The scandal of ex-New York Governor Eliot Spitzer seems a classic example of the Enneagram Trapdoor One. While the press and the public were trying to understand why a man in Spitzer’s position would do such a thing, the Enneagram personality types offered some penetrating insight. Helen Palmer seems to hit the nail right on the head in her 1991 book The Enneagram: Understanding Yourself and the Others In Your Life. Here’s the excerpt.
A One lives in a divided house. A critic lives in the upper story, and this critic is largely unaware of the tides of feeling that periodically flood the cellars of the house. If the tide of passion rises sharply, a One is likely to leak off unacceptable feelings by focusing on someone else's wrongdoing, or by getting drunk or drugged enough to put the internal critic to sleep. Binge drinking, episodal rages, or periods of intense sexual activity are ways in which a One can release the pressure that periodically builds from unacknowledged needs.

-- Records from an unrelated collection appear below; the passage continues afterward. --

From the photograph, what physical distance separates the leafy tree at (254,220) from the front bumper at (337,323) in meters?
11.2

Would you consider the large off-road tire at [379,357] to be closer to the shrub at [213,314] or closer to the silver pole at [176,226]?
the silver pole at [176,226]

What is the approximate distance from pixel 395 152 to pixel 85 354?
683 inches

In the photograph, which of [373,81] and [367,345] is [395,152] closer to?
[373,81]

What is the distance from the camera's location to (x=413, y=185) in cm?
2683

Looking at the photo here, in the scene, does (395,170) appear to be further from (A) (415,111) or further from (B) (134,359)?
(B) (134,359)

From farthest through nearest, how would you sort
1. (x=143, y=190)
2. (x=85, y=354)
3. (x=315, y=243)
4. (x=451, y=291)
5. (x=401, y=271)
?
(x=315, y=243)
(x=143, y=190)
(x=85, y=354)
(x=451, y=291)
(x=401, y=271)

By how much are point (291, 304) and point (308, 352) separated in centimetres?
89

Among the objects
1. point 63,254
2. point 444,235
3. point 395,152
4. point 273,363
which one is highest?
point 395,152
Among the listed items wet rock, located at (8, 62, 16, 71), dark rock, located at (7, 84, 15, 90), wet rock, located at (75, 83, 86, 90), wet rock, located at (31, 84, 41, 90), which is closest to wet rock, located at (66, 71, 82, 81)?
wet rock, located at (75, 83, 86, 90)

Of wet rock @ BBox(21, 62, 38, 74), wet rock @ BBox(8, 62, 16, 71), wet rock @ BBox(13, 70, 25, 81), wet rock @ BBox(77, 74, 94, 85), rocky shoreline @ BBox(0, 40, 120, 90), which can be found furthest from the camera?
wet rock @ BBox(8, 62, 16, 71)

The image of the divided house also applies to Perfectionists who develop a "trapdoor" relationship between the mental critic and the flood of feelings that get trapped in the basement of the unconscious. Trapdoor Ones are people who develop a double-life solution to the problem of living in a divided house. They develop two distinct temperaments, one for "where I'm known" and one for "far away." They are responsible and well respected where they are known, but become more relaxed and sexy in an environment away from family and friends. The trapdoor solution can be acted out in as innocent a way as going on a vacation to a place where there is anonymity and no responsibility, or it can be acted out in bizarre combinations, such as librarian/prostitute or missionary/thief.
I think the misconception people have of type one is that they want to be good. Experience tells me it's more about them having to be good even though they don't necessarily want to.
Imagine being raised in an enviroment where you're expected to be good. You're expected to know what's right and wrong and behave accordingly. If you don't, there will be consequences. It's not that you're rewarded for good behavior, it's simply that you're not punished if you behave correctly. It's not as if you can be good for awhile, get you're reward, then relax. It's more that you're expected to be good all the time. If you're not, then consequences are always a possibility.
This creates an everpresent internalized critic you carry around with you to make sure you behave correctly. Sometimes you wish it would just go away. However, unlike other people who seem to get away with not behaving, you always seem to end up in trouble if you don't behave appropriately.